第20話 元兄と元婚約者(2)

「どうせこんなことだろうと思ったぜ!」


 ズークが手のひらに乗せたブレスレットを、角度を変えて眺めながら吐き捨てた。


「呪われ子ごときが、次期当主の俺より優れてるわけがないんだ」


 町の噂を聞くたびに、付与師が僕だと思って自尊心を傷付けられてたのだろうか。


 だとしても同情はしないし、なんとも器の小さいことだ。


 最初はブレスレットを渡しても信じてなかったが、レイーシャの鑑定で効果が本物だとわかると態度が一変した。


 ちなみにレイーシャもである。


 設定した隠し条件はやはり鑑定できなかったらしく、ふたりともおおはしゃぎだ。


「僕たちは近いうちに町を出る。それをあげるので邪魔はしないでほしい」


「だめだ。これだけじゃ足りねえ。そのネックレスもよこせ」


 まるで飢えた獣みたいな男だな。本当に僕の兄だったのだろうか。


「悪いけど断るよ。どうしてもと言うなら、僕も覚悟を決める」


 刺し違える覚悟で抵抗すると告げれば、アーヤとブライマル氏も殺気を放った。


 ズークだけでなく、レイーシャも怯む。


「僕としては、そのふたつで満足してもらいたいんだけど?」


 男爵様であっても力ずくでは奪おうとしなかった。


 ズークでは使える兵士もいないので、強奪はより難しいだろう。


「チッ、だがこのブレスレットはもう俺のものだ!」


 奪い返されてなるものかと、ズークが腕に装備しようとする。


 こっそり鑑定してみると、これはどうしたことか。


 隠し条件が発動中は、装備を外せなくなると追加されてるんだけど。


 もしかして……発動しちゃったりしないよね?


 聞きたい気もするがやめておこう。ズークどころか、アーヤにまでやはりレイーシャがいいのかなどと言われてしまいそうだ。


「僕はアーヤと一緒に冒険者でもするよ」


「付与しか取り柄がないのに? ああ、ロイドの幼い容姿を活かして囲ってもらうのね。それも立派な生き方だと思うわ」


 婚約解消して以来、僕に遠慮のないレイーシャ嬢。


「僕に不満があるなら言ってくれればよかったのに」


「どうして? クレベール家の次期当主には関係ないじゃない」


 にっこりと、私は肩書に嫁ぎたかった宣言がきたよ。


 実に清々しい悪女っぷりだ。結婚できなくて本当によかった。


「用件が済んだのなら、さっさと帰ったらどうだ」


 ズークはアーヤになにやら言い返そうとしたが、ブライマル氏にも「これ以上、騒ぎを起こすな」と睨まれ、悪態をつきながらレイーシャを連れて帰った。


「やれやれ。クレベールとの契約は考え直した方がいいかもしれんな」


「でも、元兄はかなりの付与ができるようになると思いますよ」


 ブレスレットに込めた付与を隠し条件も含めて告げると、ブライマル氏がクックと笑いだした。


「ロイド坊は人がいいな。それでは報復にならんだろう……と言いたいが、そのネックレスが効果を発揮するとどうなるかな」


「なるほど。連中への報復がロイドの幸福に繋がるとなれば……」


 ふたりの話を聞いて、ブレスレットに追加された鑑定結果を思いだす。


「あの装備、マイナス効果が発動中は外せなくなるみたい」


「恩寵品も使い方を誤れば呪いになる。銘が変わったなんて話もある。面白いことになるかもしれん」


 ブライマル氏がなんだか悪い顔をしてる。


 実は面倒見のいい人なので、ズークの僕への態度を誰より不快に感じてたのかもしれない。
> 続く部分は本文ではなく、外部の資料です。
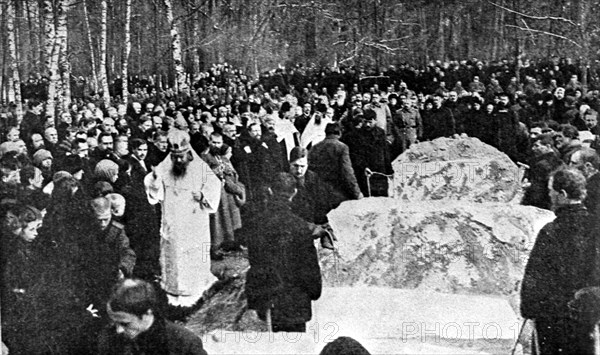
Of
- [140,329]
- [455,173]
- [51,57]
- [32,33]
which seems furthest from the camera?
[51,57]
「結末を見届けるためにも、しばらくは契約を続けてやるか」


「私たちが向かう先にも、噂が届いてくるといいのだがな」


 アーヤも楽しそうでなにより。


 僕は少し悪いことをしたかなと思ったんだけど、ふたりに言わせればズークやレイーシャの自業自得だそうだ。


「そういえば、最初にどこへ向かうか決めてるの?」


「南のライフェルド領だな。実直な男爵が治めている地で、領都には広大な迷宮があるので迷宮都市とも呼ばれている。リュードンからは馬で急げば二十日くらいだろうか」


 リュードンは港町でありながら、他の都市へ向けた船便は出ていない。理由は陸地から離れると、クラーケンという魔物に襲われるせいだ。


 海の向こうにも国があるらしいんだけど、ほとんどおとぎ話の類で、亡くなった祖父も行き来した者は知らなかった。


「そこで名前を売ったら、王都なり他の国なりへ行くのもいいかもしれないな」


「なんだか自由だね」


「私たちは縛られるべき家を失ったからな」


 それもそうだと、アーヤと一緒に笑う。


 ブライマル氏が、僕たちを眩しそうに見ていた。


「儂も同行したいが、この町には知っている奴も多い。せめてあとを引き継げる奴を見付けないとな」


 これまで何人か人間の弟子をとったみたいだが、使いものになる前に全員逃げてしまったらしい。


「残念です。ブライマルさんも一緒なら心強かったんですけど」


「嬉しいこと言ってくれるじゃねえか。だが、本当に付いていっちまうと、そこの嬢ちゃんに呪われそうだ」


 からかわれたアーヤは顔を僅かに赤くするも、大きな胸を張った。


「そのとおりだ。私たちの旅に邪魔者はいらない」


「おかしいな。あれだけ頼りになると思ってたアーヤが、段々と危険な人物に見えてきたよ」


「いいのか、ロイド。そんなことを言うと、もう添い寝をしてやらないぞ」


 添い寝をしたがるのはアーヤの方だと思うんだけど、ここは僕が大人になって引くべきだよね。


 決して柔らかな温もりを失い難いとか思ったわけじゃなくて、単純に今後の関係をよりよくするための、そう、戦略的撤退というやつだ。